While the vast majority of doctors and public health officials support evidence-based screening, a vocal minority of skeptics continues to raise questions about screening’s efficacy. These critics emphasize the “harms” of screening, such as overdiagnosis and patient anxiety – an accusation often levied against breast screening.
Screening’s critics also target the downstream costs of medical tests intended to confirm suspicious findings. They argue that a single screen-detected finding can lead to a cascade of additional healthcare spending that drives up medical costs.
But the new study offers a counter-argument, putting a dollar figure on how much screening exams have saved by detecting disease earlier, when it can be treated more effectively.
The research focused on the four main cancer screening tests – breast, cervical, colon, and lung cancer – analyzing the impact of preventive screening on life-years saved and its economic impact from 1996 to 2020, finding …
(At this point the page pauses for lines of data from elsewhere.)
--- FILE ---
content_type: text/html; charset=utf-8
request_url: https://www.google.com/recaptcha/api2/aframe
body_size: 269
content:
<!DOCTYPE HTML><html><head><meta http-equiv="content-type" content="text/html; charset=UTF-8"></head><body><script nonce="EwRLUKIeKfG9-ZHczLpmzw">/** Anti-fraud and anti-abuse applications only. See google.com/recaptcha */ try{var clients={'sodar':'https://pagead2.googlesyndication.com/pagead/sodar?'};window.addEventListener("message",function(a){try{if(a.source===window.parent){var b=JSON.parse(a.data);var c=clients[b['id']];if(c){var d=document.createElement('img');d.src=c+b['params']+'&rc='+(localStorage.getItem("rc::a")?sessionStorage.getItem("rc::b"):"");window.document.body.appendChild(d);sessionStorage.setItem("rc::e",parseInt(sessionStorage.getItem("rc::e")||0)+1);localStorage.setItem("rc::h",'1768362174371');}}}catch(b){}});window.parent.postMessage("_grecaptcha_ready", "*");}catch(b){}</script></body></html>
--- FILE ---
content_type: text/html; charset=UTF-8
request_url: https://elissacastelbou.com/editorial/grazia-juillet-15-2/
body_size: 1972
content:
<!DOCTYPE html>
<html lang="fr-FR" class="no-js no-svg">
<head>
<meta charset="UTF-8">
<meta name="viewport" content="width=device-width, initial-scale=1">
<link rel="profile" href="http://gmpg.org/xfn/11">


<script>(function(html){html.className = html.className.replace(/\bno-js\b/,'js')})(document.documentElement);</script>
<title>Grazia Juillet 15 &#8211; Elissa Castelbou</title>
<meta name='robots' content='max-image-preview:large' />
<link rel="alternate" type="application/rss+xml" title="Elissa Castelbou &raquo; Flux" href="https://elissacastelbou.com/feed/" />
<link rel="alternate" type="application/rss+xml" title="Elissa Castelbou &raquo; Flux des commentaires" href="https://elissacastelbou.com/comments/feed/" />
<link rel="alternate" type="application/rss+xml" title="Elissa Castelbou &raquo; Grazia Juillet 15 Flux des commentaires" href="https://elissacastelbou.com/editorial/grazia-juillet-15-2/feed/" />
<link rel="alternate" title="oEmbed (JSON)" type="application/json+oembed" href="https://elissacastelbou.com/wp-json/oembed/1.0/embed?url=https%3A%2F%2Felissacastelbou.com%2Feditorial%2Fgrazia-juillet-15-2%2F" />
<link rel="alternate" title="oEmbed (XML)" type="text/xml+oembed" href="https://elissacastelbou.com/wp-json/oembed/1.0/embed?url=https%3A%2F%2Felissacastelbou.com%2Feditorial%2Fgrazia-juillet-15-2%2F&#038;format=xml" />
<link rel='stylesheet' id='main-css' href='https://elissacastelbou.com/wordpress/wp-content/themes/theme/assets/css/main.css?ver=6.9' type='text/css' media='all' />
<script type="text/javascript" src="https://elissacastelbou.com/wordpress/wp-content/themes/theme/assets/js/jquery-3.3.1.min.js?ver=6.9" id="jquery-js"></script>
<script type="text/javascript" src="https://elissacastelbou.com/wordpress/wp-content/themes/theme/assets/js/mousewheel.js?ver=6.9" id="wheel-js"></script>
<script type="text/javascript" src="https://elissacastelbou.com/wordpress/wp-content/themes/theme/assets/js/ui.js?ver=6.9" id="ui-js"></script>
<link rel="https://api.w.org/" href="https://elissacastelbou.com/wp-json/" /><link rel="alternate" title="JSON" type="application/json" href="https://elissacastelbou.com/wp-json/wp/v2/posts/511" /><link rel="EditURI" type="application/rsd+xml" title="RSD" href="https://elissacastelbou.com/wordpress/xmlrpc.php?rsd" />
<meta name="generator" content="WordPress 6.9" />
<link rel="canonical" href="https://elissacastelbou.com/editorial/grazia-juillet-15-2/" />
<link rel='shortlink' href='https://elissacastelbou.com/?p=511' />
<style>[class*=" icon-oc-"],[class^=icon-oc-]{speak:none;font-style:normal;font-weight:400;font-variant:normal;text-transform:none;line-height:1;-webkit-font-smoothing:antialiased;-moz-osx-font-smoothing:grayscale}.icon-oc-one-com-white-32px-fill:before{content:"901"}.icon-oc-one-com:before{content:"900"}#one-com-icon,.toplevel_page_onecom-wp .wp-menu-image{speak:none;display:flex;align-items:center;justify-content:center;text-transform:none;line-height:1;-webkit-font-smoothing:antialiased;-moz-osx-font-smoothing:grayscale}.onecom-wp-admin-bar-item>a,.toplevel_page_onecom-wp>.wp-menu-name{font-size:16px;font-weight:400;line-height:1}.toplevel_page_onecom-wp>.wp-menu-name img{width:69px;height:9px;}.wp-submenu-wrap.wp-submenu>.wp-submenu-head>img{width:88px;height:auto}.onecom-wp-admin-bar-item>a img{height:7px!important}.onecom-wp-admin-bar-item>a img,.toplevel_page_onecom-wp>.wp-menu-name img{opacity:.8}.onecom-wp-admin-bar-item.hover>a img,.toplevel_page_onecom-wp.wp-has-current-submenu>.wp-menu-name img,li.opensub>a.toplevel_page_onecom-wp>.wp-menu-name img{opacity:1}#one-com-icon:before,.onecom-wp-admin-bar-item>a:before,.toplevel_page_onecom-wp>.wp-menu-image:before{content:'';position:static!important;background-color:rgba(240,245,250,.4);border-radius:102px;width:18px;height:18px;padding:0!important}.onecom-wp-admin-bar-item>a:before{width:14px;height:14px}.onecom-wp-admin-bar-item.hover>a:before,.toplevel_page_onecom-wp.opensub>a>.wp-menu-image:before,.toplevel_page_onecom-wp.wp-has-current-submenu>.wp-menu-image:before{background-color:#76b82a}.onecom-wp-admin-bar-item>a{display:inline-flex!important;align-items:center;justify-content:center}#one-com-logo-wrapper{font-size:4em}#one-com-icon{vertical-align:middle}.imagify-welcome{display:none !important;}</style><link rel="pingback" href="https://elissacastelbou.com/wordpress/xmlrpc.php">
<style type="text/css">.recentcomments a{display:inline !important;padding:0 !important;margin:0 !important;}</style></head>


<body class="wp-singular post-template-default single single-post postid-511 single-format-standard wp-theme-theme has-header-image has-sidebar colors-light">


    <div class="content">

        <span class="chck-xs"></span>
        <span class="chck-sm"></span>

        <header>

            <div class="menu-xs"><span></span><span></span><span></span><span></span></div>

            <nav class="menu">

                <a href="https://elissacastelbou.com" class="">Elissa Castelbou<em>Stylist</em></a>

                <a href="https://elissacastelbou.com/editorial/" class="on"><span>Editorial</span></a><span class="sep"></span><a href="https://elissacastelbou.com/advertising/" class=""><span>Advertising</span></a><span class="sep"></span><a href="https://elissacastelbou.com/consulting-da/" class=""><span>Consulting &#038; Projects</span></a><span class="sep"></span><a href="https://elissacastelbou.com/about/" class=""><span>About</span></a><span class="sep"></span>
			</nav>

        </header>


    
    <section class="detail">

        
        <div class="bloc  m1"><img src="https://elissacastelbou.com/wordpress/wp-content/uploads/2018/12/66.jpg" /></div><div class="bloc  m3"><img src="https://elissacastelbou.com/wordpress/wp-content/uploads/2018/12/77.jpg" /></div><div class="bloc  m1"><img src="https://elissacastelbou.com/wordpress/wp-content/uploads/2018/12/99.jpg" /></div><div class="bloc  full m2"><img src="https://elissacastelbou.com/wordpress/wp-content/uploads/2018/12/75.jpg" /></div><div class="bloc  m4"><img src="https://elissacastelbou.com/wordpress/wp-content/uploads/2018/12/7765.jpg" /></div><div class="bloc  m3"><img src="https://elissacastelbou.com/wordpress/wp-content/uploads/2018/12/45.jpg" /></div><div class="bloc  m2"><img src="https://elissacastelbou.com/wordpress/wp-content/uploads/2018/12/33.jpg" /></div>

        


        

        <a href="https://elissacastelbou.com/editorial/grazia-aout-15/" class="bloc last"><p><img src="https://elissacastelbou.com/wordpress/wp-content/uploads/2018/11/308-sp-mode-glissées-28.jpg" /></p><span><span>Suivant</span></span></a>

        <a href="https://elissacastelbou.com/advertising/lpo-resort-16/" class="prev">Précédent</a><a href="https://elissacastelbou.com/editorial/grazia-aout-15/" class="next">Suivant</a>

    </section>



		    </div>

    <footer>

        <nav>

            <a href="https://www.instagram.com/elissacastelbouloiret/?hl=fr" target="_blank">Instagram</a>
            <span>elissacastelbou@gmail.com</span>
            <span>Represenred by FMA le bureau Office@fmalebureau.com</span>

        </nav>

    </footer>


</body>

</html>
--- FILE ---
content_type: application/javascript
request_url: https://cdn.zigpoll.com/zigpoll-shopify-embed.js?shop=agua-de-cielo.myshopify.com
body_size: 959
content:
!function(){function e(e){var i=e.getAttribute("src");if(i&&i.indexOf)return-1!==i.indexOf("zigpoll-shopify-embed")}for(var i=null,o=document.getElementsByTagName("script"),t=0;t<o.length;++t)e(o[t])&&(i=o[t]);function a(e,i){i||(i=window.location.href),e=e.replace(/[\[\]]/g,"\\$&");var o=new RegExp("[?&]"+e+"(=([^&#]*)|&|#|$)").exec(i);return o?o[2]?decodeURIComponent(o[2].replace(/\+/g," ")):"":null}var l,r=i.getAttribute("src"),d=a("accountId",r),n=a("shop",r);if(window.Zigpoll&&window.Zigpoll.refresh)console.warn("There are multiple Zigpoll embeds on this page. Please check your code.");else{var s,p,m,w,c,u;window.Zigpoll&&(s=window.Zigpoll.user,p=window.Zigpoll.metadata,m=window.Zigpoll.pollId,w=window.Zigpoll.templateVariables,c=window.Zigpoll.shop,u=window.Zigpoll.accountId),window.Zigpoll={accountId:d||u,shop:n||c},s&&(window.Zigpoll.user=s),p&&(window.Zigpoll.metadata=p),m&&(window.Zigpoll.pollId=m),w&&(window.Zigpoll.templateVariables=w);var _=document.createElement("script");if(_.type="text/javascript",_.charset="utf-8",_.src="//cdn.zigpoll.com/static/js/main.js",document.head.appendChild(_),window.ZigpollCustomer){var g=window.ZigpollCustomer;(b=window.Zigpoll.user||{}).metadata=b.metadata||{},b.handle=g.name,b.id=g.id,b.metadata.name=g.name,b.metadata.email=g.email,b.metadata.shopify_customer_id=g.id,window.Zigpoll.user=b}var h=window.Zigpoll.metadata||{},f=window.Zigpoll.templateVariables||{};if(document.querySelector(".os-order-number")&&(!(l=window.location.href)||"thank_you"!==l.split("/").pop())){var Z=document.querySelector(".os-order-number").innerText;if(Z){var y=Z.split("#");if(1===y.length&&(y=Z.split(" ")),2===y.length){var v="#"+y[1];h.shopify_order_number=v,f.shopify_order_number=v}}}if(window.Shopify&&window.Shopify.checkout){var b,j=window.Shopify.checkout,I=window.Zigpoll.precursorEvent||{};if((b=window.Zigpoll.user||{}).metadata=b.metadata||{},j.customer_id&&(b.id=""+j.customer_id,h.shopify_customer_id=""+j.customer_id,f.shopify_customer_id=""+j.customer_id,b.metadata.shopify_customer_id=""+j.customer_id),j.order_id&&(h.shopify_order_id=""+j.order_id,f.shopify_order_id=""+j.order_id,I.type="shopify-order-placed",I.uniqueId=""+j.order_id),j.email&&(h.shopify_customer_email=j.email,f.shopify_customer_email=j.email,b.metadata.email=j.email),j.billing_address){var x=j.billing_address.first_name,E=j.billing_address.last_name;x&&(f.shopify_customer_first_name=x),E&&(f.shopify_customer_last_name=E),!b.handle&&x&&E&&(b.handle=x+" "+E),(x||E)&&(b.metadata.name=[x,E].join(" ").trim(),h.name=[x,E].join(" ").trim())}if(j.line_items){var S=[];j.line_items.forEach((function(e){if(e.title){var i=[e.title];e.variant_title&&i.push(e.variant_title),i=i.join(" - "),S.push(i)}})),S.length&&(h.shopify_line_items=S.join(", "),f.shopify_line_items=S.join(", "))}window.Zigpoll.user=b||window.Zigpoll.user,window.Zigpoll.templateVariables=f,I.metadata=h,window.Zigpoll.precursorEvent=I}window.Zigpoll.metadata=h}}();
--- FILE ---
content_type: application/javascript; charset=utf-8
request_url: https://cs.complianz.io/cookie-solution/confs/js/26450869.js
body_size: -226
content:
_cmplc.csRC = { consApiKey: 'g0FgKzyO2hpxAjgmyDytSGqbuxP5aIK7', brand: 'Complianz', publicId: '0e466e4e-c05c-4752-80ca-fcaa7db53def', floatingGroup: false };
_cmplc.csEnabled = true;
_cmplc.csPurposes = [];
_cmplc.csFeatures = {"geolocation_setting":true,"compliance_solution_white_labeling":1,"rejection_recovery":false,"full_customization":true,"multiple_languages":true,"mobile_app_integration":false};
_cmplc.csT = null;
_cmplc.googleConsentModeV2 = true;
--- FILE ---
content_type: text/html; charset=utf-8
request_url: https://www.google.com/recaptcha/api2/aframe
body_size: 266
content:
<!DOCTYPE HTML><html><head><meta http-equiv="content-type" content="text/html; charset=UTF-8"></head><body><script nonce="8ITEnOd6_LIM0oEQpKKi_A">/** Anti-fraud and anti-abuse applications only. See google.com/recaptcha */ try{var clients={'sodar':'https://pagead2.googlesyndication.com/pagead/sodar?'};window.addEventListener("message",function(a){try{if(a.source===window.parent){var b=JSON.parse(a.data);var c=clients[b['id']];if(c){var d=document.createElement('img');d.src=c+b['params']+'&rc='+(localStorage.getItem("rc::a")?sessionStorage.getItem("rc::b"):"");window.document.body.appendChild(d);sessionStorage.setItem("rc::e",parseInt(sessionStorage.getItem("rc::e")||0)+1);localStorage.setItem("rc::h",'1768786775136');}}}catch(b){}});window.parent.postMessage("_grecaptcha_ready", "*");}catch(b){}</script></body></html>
- Americans enjoyed at least 12M more years of life thanks to cancer screening
- The economic value of these life-years added up to at least $7.5T
- If everyone who qualified for screening exams got them, it would save at least another 3.3M life-years and $1.7T in economic impact
- Cervical cancer screening had by far the biggest economic impact ($5.2T-$5.7T), followed by breast ($0.8T-$1.9T), colorectal ($0.4T-$1T), and finally lung ($40B).
Lung cancer’s paltry value was due to a small eligible population and low screening adherence rates. This finding is underscored by a new article in STAT that ponders why CT lung cancer screening rates are so low, with one observer calling it the “redheaded stepchild” of screening tests.
The Takeaway
Screening skeptics have been taking it on the chin lately (witness the USPSTF’s U-turn on mammography for younger women) and the new findings will be another blow. We may continue to see a dribble of papers on the “harms” of overdiagnosis, but the momentum is definitely shifting in screening’s favor – to the benefit of patients.